Experience from power systems across the world has shown that the impact of uncertainty can be reduced by improving market design with gate-closures closer to real-time and requiring the use of improved forecasting techniques. For example, Ontario’s IESO is currently implementing a market reform to improve system operations in the face of high VRE penetration. This includes the introduction of a day-ahead market to complement its existing real-time market. 

Technical challenges at high shares of non-synchronous generation

High shares of VRE can create operational challenges, particularly short-term flexibility related to power system stability on the sub-second timescale. System inertia, a property derived from synchronous generators, acts to mitigate the rate of change of frequency following a contingency event in the power system.

VRE do not directly contribute to providing inertia to the power system since they are connected to the grid via power electronic converter devices, hence the term “non-synchronous”. VRE generators do not have a direct, electro-mechanical coupling to the grid, which makes them different to traditional, synchronous generators. As VRE displaces thermal generation, system inertia will be reduced, causing the system to be less stable.

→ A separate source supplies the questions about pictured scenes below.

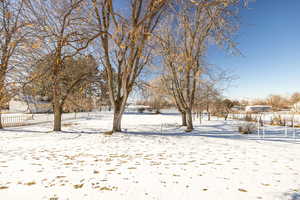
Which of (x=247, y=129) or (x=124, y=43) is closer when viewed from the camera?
(x=124, y=43)

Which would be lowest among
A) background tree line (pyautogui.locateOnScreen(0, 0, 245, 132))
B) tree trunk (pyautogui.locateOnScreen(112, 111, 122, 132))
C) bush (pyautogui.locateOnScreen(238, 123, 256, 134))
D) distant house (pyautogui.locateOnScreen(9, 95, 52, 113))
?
bush (pyautogui.locateOnScreen(238, 123, 256, 134))

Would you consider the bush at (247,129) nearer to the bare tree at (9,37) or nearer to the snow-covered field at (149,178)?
the snow-covered field at (149,178)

Currently, a few countries/regions with relatively small power system, such as Ireland and South Australia, are in the phase where the inertia is becoming a key issue.

One of the reliability measures used to maintain sufficient synchronous inertia is the establishment of a maximum limit of system non-synchronous system penetration (SNSP), which indicates the maximum share of non-synchronous generation (i.e. VRE), at any instance, that does not pose a security risk to the power system.

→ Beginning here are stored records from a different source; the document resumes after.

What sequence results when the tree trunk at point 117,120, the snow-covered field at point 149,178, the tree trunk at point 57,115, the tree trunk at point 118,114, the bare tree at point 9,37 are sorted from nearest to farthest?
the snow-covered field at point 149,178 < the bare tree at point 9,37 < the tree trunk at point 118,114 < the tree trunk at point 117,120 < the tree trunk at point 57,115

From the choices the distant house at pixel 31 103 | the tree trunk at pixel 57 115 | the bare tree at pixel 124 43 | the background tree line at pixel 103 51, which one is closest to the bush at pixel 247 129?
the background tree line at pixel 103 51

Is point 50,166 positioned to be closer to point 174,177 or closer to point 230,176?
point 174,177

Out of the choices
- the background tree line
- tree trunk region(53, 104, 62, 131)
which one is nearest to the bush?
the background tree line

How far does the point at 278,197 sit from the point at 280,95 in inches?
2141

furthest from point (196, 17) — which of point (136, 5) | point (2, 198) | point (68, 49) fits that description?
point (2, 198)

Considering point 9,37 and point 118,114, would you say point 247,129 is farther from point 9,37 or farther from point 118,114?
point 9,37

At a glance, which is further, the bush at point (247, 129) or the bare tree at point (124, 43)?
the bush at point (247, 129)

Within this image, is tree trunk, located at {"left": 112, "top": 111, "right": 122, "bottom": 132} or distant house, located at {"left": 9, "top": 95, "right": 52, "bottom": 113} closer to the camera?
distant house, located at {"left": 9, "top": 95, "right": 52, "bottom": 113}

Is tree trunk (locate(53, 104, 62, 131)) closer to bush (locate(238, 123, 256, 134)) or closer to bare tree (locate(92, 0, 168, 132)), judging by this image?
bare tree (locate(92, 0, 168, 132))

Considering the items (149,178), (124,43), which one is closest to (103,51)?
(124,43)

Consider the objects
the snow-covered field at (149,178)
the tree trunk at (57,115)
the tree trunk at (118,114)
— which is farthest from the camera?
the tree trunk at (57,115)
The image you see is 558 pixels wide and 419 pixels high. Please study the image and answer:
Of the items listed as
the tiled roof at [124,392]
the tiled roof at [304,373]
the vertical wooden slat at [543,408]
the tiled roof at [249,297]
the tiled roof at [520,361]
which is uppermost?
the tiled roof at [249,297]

A SNSP limit is system specific and has to be established based on thorough analysis and testing. Ireland and Northern Ireland managed to raise the SNSP limit from 50% in 2015 to 65% with a target of 75% by 2020.

An option to overcome this issue is the delivery of synthetic inertia (or referred to as inertia-based fast frequency response) by VRE sources. First experiences are covered in pilot trials, and clear technical requirements and compliance procedures are needed to take these up in grid codes.

An alternative option is to provide additional inertia by means of other assets such as synchronous condensers installed by the transmission operator. These can also help to mitigate other technical issues related to higher shares of VRE such as loss of system strength. The case of South Australia is a good example of this.

A complementary option is one based on smarter measurement of inertia to allow system operators to recognise the real-time capability of the system in dealing with possible contingency. Japan and Great Britain are front-runners in the introduction of real-time inertia monitoring systems to overcome challenges associated with high VRE penetration.